■ YOUR GOAL
Please retype the entries exactly as they stand, leaving out any pictures.

Top of RECORDS SUPPLIED

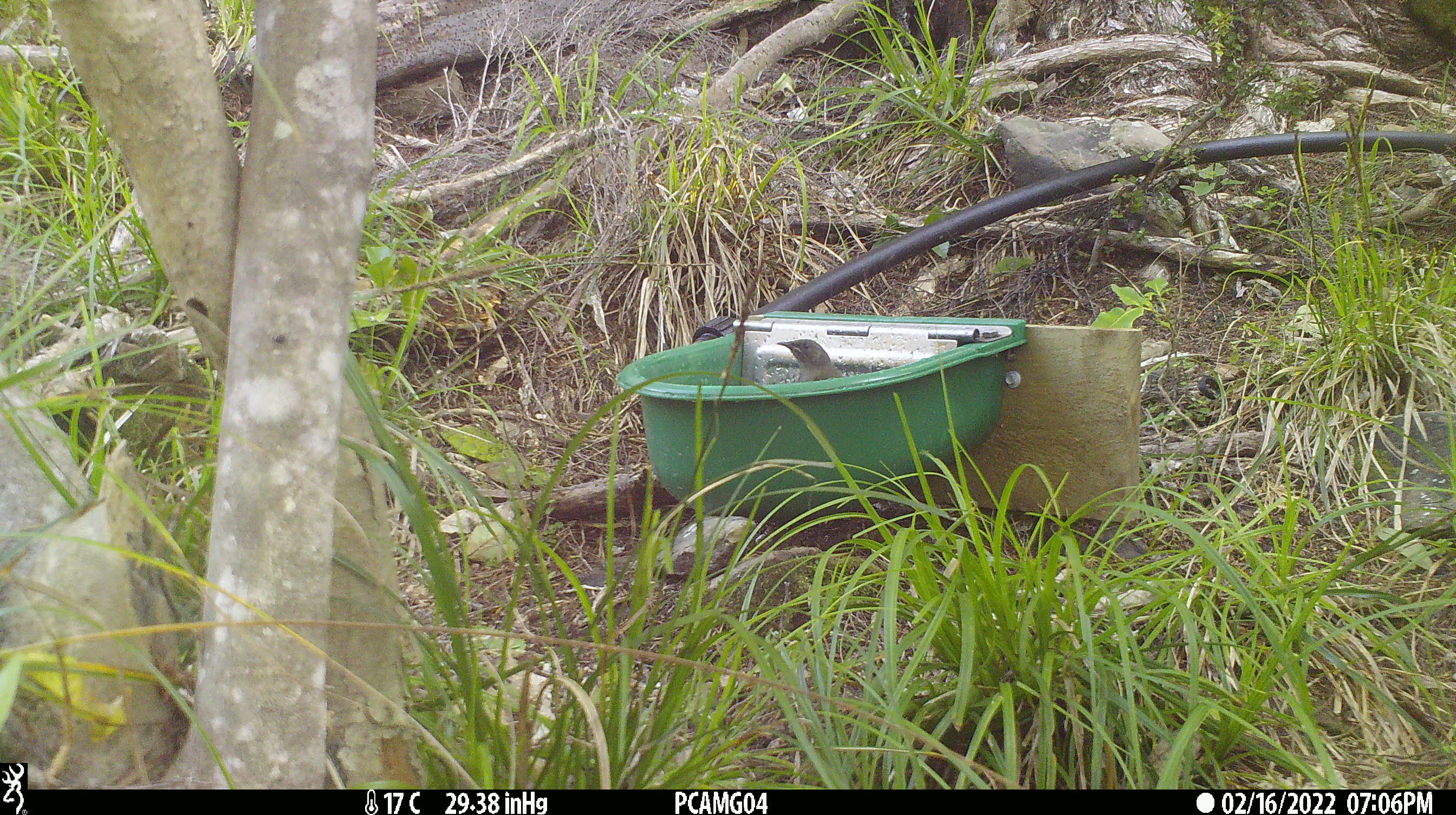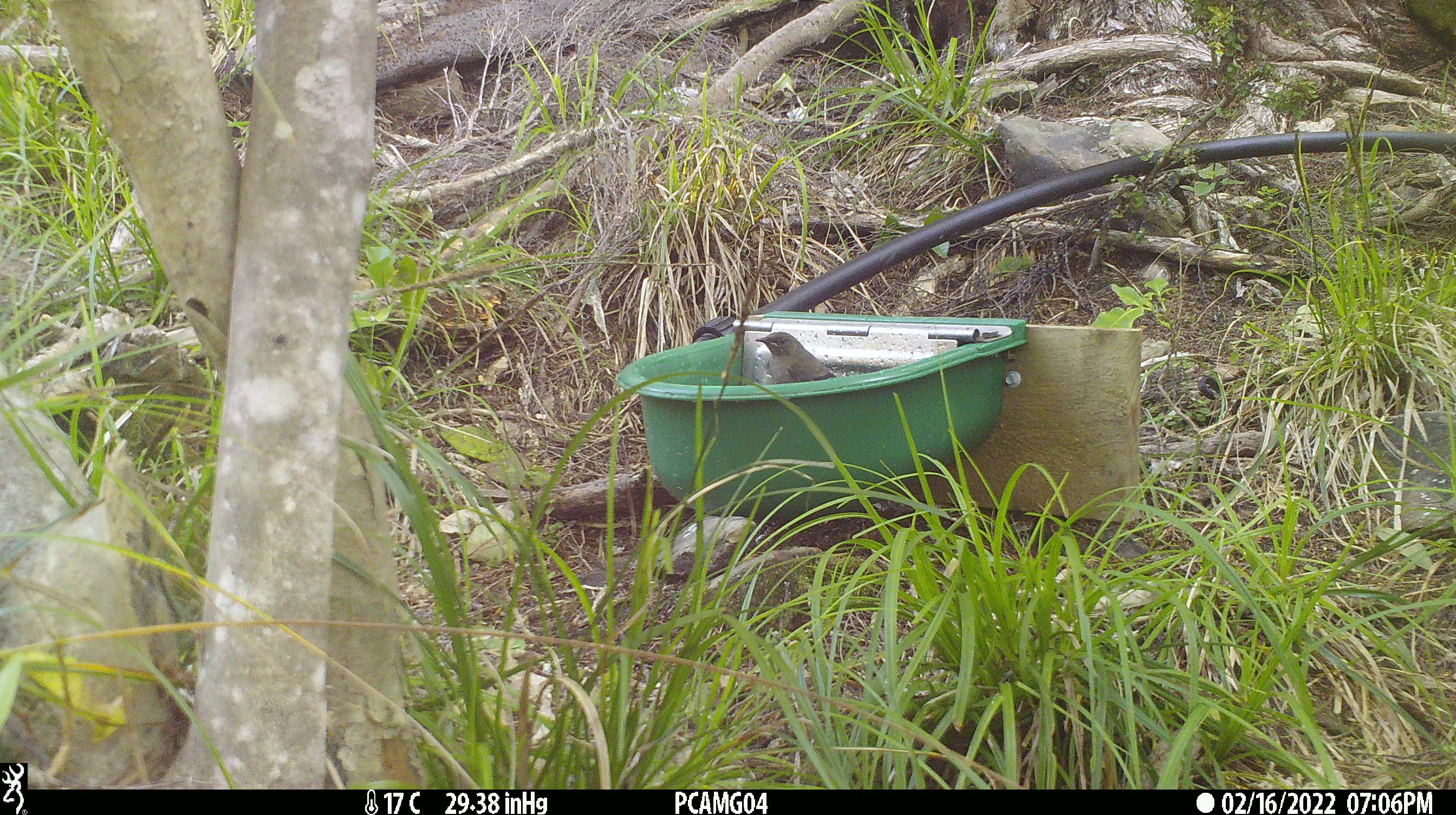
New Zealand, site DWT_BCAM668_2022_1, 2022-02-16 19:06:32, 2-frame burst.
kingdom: Animalia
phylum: Chordata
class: Aves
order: Passeriformes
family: Meliphagidae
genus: Anthornis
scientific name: Anthornis melanura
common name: new zealand bellbird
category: bellbird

Bottom of RECORDS SUPPLIED

■ EXPECTED ANSWER
New Zealand, site DWT_BCAM668_2022_1, 2022-02-16 19:06:32, 2-frame burst.
kingdom: Animalia
phylum: Chordata
class: Aves
order: Passeriformes
family: Meliphagidae
genus: Anthornis
scientific name: Anthornis melanura
common name: new zealand bellbird
category: bellbird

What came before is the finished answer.